=== Section Start ===

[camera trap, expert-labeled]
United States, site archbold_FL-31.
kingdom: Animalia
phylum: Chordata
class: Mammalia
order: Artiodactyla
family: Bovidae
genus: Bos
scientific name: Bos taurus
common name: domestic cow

=== Section End ===

**WORK TO COMPLETE**
Copy out all of the data exactly, leaving nothing out.

**RESPONSE TO THE EXERCISE**
[camera trap, expert-labeled]
United States, site archbold_FL-31.
kingdom: Animalia
phylum: Chordata
class: Mammalia
order: Artiodactyla
family: Bovidae
genus: Bos
scientific name: Bos taurus
common name: domestic cow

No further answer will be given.